According to the report, rather than offering legal protection or upholding human dignity, the Taliban’s so-called justice system operates as a tool of fear and coercion used to legitimize gender discrimination, silence dissenting voices, and shield perpetrators from prosecution. Bennett warns that without the creation of a neutral and internationally supervised accountability mechanism, the perpetrators of these crimes including Taliban officials and their enforcers will continue to enjoy absolute impunity. The proposed mechanism, as outlined by Bennett, must be equipped to collect, document, verify, and preserve evidence of egregious abuses, including crimes under international law, such as torture, enforced disappearances, sexual and gender-based violence, and extrajudicial executions. Such a mechanism would not only support future legal proceedings before the International Criminal Court (ICC) and the International Court of Justice (ICJ) but would also represent a crucial step in dismantling the entrenched culture of Taliban impunity that has flourished since their return to power in August 2021.
Bennett, who has emerged as one of the few independent voices consistently advocating for Afghanistani victims, particularly women and ethnic minorities, has been banned from entering Afghanistan by the Taliban a testament to the regime’s fear of scrutiny and its hostility toward transparency. His past reports have sharply condemned the Taliban’s systematic erasure of civil liberties, the collapse of independent institutions, and the weaponization of religion to justify tyranny. In a parallel development, the European Union is expected to submit a draft resolution to the UN Human Rights Council this September, addressing the escalating human rights crisis in Afghanistan. Human rights advocates hope that this resolution will explicitly call for the formation of an international accountability framework that can pursue justice for victims of Taliban abuses particularly women, former civil servants, journalists, and ethnic minorities such as Hazaras and Tajiks.
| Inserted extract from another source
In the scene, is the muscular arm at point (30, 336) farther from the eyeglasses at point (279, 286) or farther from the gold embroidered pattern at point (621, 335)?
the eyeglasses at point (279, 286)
The Taliban, who seized control of Afghanistan through military force and have since ruled through fear, religious absolutism, and ideological purges, continue to strip away the last vestiges of civil society. Women are banned from schools, employment, and even public spaces. Journalists face arrest and torture. Minorities are systematically marginalized or targeted. Despite these atrocities, the regime remains unrecognized internationally and increasingly reliant on opaque deals with foreign powers and humanitarian aid, which often flows without proper safeguards or accountability. The UN Rapporteur’s report represents yet another stark reminder that Afghanistan is in the grip of a humanitarian and human rights catastrophe, orchestrated by a regime that has turned oppression into statecraft. Without decisive action by the international community including the urgent establishment of a legal and investigatory mechanism under UN supervision the Afghanistani people, especially its most vulnerable populations, risk being abandoned to a future shaped by violence, silence, and unchecked impunity.